Psikoterapi seansları, bu temel gelişimsel deneyimin yeniden yaşandığı ve onarıldığı bir alan gibidir. Danışan, terapistten hemen cevap ya da çözüm alamadığında, ortaya çıkan kaygıya ve boşluk hissine katlanmayı öğrenir. Bu da kolay değildir; kimi zaman sıkıntı, öfke veya hayal kırıklığına neden olabilir. Fakat tam da bu anlar, kişinin duygusal kapasitesini genişletir, daha güçlü bir benlik duygusuna ve ilişkilerde daha olgun bir bekleme yetisine zemin hazırlar.
Yapay zeka ise bu süreci yaşatamaz. Çünkü yapay zeka, doğası gereği anında cevap vermek üzerine kuruludur. Sabırla beklemeyi, boşluk duygusuna katlanmayı ya da hazzı ertelemeyi öğreten bir deneyim sunmaz. Oysa terapide iyileştirici olan, sadece söylenen sözler değil; bazen de sessizlik, bazen bir şeyin zamanla olgunlaşması, bazen de henüz gelmemiş cevabın boşluğuna dayanabilmektir.
Yapay Empati ile Gerçek Empati Arasındaki Fark
Yapay zeka, dil modelleri sayesinde empatiyi andıran cümleler kurabilir. Ancak bu, hissedilen bir empati değildir; yalnızca algoritmik bir tahmindir. Oysa terapide danışanın duygusunun gerçekten hissedilmesi, terapistin yüz ifadesi, ses tonu, sessizlikleri ve varlığıyla anlaşılması esastır.
Bazen de empatinin eksik kaldığı, terapistin danışanı anlayamadığı anlar vardır ki bunlar da psikoterapi süreci için çok kıymetli deneyimlerdir. Anlaşılamamanın ne olduğunu terapi odasında deneyimleyen danışan, bu duyguyla yüzleşmeyi, onu ifade etmeyi ve ilişkide onarımı deneyimlemeyi öğrenir. Böylece gerçek hayatta da kırılma, hayal kırıklığı ve yanlış anlaşılma anlarında daha sağlıklı baş etme yolları geliştirebilir.
Bunlar, bir makinenin simüle edemeyeceği, özgün ve canlı bir deneyimlerdir.
Duyguların Taşınması ve İşlenmesi
Psikoterapide, kişinin taşımakta zorlandığı yoğun duyguları terapist güvenli bir şekilde birlikte tutar ve işlemesine yardımcı olur. Bu, terapistin insani duyarlılığına, sabrına ve gerçek varlığına dayanır. Yapay zeka, bir duygunun ağırlığını gerçekten taşıyamaz; sadece kelimelerle yanıt verir. Oysa danışan için çoğu zaman en iyileştirici olan şey, karşısında kendi duygusunu paylaşabilen ve onunla birlikte kalabilen bir insanın varlığıdır.
Karşılıklılık ve Güven
Psikoterapi, danışan ile terapist arasındaki karşılıklı bağa dayanır.
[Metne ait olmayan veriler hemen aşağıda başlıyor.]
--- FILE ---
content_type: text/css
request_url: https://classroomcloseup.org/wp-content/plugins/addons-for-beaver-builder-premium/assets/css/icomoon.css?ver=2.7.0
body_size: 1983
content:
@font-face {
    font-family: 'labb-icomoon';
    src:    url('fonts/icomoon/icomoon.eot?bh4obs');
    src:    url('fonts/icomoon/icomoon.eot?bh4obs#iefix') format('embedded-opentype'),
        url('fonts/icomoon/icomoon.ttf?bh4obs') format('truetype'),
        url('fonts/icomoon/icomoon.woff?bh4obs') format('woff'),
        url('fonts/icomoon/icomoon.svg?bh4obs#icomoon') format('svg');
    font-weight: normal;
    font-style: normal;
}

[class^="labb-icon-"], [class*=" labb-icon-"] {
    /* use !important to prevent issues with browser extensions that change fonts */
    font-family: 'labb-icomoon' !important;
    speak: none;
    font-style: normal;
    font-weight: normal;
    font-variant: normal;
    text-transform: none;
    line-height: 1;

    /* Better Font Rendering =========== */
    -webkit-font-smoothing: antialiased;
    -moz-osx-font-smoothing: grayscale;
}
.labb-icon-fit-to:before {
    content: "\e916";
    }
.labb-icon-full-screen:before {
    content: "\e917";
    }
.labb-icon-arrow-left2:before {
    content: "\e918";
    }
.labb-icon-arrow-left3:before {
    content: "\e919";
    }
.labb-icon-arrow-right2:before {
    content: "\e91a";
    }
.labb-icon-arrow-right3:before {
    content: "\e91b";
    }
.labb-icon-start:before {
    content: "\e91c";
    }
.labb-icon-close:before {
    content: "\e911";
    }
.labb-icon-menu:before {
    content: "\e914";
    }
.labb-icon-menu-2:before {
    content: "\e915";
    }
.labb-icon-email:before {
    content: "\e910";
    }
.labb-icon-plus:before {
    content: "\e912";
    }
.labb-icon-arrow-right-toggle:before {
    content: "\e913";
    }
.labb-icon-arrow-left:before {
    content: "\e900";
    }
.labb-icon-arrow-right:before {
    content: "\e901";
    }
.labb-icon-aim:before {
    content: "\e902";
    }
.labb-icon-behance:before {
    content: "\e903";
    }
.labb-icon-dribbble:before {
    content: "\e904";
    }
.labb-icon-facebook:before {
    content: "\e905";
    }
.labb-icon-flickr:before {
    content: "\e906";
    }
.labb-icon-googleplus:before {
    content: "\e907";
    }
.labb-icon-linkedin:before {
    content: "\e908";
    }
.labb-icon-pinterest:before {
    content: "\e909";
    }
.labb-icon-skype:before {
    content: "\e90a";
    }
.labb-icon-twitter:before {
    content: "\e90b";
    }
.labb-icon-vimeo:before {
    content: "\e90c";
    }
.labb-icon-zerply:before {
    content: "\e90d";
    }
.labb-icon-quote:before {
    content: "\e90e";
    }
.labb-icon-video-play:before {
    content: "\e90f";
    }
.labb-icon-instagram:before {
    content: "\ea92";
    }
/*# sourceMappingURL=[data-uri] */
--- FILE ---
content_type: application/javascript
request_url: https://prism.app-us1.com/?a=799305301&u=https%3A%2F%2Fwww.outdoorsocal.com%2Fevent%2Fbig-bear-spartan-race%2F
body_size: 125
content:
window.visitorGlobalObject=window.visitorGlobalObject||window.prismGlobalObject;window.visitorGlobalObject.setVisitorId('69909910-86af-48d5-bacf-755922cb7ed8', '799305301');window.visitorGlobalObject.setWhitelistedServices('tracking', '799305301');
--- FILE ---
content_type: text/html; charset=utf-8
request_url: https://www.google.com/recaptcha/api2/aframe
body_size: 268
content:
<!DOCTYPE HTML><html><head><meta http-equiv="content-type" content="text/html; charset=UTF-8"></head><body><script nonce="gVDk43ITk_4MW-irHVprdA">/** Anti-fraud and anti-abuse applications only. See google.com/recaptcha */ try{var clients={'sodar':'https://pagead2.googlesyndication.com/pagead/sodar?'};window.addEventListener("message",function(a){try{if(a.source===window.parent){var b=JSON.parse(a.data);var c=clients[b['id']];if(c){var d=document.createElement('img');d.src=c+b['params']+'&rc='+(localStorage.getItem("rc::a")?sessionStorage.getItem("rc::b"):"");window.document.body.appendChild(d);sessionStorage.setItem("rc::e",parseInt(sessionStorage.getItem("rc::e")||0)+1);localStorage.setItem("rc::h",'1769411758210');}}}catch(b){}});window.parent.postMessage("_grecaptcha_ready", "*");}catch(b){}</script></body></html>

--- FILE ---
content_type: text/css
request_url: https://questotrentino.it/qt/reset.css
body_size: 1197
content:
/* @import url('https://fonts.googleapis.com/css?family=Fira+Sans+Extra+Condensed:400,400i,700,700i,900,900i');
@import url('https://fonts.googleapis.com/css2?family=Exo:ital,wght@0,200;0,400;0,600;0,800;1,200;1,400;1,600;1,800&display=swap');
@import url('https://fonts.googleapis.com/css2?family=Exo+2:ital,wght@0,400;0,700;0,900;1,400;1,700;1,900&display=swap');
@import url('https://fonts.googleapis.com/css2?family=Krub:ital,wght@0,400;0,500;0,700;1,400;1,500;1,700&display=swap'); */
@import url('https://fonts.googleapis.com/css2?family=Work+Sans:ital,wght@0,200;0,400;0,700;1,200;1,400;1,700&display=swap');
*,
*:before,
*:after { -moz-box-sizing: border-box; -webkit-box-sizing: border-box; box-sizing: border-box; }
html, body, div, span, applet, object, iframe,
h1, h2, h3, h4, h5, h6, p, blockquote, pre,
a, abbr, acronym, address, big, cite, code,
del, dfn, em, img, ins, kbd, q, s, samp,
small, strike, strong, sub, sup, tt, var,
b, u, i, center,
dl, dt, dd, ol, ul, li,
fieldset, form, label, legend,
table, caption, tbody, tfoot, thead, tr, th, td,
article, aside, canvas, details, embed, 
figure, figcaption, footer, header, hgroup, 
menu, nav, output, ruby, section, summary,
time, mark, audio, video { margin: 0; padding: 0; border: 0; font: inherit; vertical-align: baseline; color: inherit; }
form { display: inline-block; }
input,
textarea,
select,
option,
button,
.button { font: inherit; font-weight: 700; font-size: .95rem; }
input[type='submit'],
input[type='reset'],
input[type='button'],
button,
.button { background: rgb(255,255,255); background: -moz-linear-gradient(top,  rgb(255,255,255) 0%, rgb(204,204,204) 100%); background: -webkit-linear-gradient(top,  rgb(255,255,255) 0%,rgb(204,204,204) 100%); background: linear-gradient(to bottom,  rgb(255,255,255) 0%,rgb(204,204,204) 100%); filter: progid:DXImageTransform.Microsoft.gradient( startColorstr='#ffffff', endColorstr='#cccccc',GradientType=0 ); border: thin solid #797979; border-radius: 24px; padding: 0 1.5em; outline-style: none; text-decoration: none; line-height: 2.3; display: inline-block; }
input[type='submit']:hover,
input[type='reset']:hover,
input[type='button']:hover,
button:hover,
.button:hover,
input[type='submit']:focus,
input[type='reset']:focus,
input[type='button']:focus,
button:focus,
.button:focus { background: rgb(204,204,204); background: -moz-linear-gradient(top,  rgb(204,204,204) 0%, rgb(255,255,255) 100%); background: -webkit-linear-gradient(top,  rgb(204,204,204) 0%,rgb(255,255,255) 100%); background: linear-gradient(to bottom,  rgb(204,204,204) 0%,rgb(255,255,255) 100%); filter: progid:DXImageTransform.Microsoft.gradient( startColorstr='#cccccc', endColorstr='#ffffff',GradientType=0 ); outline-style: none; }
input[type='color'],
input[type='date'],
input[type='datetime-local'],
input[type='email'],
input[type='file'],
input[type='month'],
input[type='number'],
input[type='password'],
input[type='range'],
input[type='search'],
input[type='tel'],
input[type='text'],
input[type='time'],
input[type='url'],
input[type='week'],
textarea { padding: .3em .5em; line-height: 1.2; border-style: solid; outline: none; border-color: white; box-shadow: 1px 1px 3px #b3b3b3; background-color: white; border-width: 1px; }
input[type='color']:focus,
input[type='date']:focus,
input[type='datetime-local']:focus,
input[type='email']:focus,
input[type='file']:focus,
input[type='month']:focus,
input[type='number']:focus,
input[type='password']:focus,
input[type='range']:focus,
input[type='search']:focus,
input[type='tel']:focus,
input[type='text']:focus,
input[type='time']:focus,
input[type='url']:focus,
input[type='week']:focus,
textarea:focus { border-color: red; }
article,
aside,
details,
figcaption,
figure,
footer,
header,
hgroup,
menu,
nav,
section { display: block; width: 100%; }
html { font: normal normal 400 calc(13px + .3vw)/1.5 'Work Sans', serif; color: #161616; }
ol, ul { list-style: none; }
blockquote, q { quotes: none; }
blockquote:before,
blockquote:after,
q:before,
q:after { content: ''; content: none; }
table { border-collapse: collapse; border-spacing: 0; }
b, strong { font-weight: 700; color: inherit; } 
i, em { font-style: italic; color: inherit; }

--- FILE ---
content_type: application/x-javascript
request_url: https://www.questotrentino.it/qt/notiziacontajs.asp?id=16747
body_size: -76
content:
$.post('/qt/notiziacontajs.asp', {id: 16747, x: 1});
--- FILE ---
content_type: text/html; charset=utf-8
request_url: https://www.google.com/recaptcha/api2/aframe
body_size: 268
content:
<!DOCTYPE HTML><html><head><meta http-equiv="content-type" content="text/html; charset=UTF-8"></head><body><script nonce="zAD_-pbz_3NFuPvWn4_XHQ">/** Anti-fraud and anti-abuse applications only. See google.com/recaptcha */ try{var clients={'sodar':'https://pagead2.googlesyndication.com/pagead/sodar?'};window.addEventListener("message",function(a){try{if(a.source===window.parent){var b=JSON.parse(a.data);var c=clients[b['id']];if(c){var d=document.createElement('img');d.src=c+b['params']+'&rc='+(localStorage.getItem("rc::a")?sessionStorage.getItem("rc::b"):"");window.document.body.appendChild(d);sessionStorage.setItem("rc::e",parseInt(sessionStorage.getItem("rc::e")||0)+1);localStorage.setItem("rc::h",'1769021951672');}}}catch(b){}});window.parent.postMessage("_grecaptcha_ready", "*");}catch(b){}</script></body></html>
Terapist yalnızca dinleyen değil; danışanın duygularına ve düşüncelerine insanca karşılık veren kişidir. Bu karşılıklılık ve güven, zamanla iyileştirici bir ilişki doğurur. Yapay zeka ise “karşılık” vermez, yalnızca veri tabanına göre cevap üretir.
Etik ve Sorumluluk
Psikoterapi etik bir çerçevede ilerler. Terapist gizliliği, güvenliği, mesleki sınırları koruma sorumluluğunu taşır. Yapay zekanın böyle bir sorumluluğu yoktur; “cevap üretir” ama bu cevabın insan yaşamındaki sonuçlarını üstlenemez. Terapide özellikle kırılgan anlarda terapistin güvenilirliği sürecin devamlılığı için vazgeçilmezdir.
Sonuç: Terapi, İnsanlığın Alanıdır
Yapay zeka, bazı durumlarda destekleyici araç olabilir: duyguları takip etmeyi kolaylaştıran günlükler, kaynak önerileri, hatırlatıcılar gibi. Ancak psikoterapi, algoritmaların ötesinde, insan insana kurulan bir ilişkidir.